The equation that is employed to represent  S_N2  reaction can be given as.

$\mathrm{Rate}=\mathrm{k}\left[\mathrm{RX}\right]\left[:{\mathrm{Nu}}^{-}\right]$

Here, [RX] indicates the reactant concentration and $\left[:{\mathrm{Nu}}^{-}\right]$indicates the nucleophilic concentration.

a. The S_N2 rate of reaction depends on the concentration of the reactant, [RX], and the incoming nucleophile$\left[:{\mathrm{Nu}}^{-}\right]$ .

The rate of S_N2 reaction can be given as:

Rate = k$\left[\mathrm{RX}\right]\left[:{\mathrm{Nu}}^{-}\right]$

When the concentration is tripled, the rate can be given as follows:

Rate =k$\left[3\mathrm{RX}\right]\left[:{\mathrm{Nu}}^{-}\right]$

 Hence, the rate of the reaction increases thrice when the concentration is tripled.

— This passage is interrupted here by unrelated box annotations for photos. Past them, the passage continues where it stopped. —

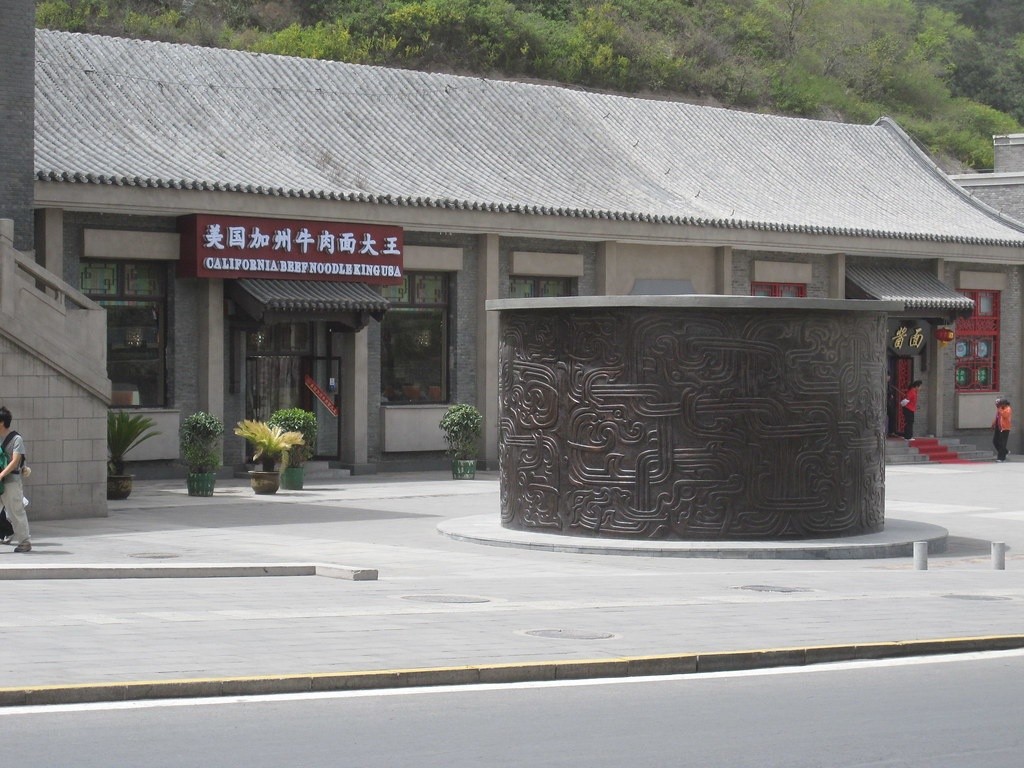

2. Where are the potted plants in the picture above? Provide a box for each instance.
[234,419,305,494]
[439,404,482,480]
[180,411,224,496]
[267,407,320,491]
[106,408,163,500]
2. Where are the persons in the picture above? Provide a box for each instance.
[900,380,922,441]
[887,372,898,437]
[0,407,32,553]
[991,399,1011,462]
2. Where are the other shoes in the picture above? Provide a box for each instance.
[996,459,1006,462]
[14,544,32,553]
[905,438,915,441]
[1006,450,1012,458]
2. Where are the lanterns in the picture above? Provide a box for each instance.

b. When the concentration of the reactant, [RX], and  the incoming nucleophile is$\left[:{\mathrm{Nu}}^{-}\right]$tripled, the reaction rate can be given as:

Rate = k$\left[3\mathrm{RX}\right]\left[3:{\mathrm{Nu}}^{-}\right]$

         =9$\left[\mathrm{kRX}\right]\left[:{\mathrm{Nu}}^{-}\right]$

Hence, the reaction rate increases by nine times when the concentration of the reactant and nucleophile is tripled.

 c. The rate of the reaction when [RX] is halved and$\left[:{\mathrm{Nu}}^{-}\right]$  remains the same can be given as:

$\mathrm{Rate} =\mathrm{k}\left[\frac{1}{2}\times \mathrm{RX}\right]\left[:{\mathrm{Nu}}^{-}\right]$

          =$\frac{1}{2}\times \left(\mathrm{k}\left[\mathrm{RX}\right]\right)\left[:{\mathrm{Nu}}^{-}\right]$

Hence, the reaction rate becomes halved when the reactant concentration is halved and $\left[:{\mathrm{Nu}}^{-}\right]$ remains the same.

 d. The reaction rate when [RX] is halved and $\left[:{\mathrm{Nu}}^{-}\right]$ is doubled can be given as follows:

$$\begin{gathered} \mathrm{Rate} =\mathrm{k}\left[\frac{1}{2}\times \mathrm{RX}\right]\left[2\times :{\mathrm{Nu}}^{-}\right] \\ =\mathrm{k}\left[\mathrm{RX}\right]\left[:{\mathrm{Nu}}^{-}\right] \end{gathered}$$ 

Hence, the reaction rate remains unchanged when [RX] is halved and$\left[:{\mathrm{Nu}}^{-}\right]$  is doubled.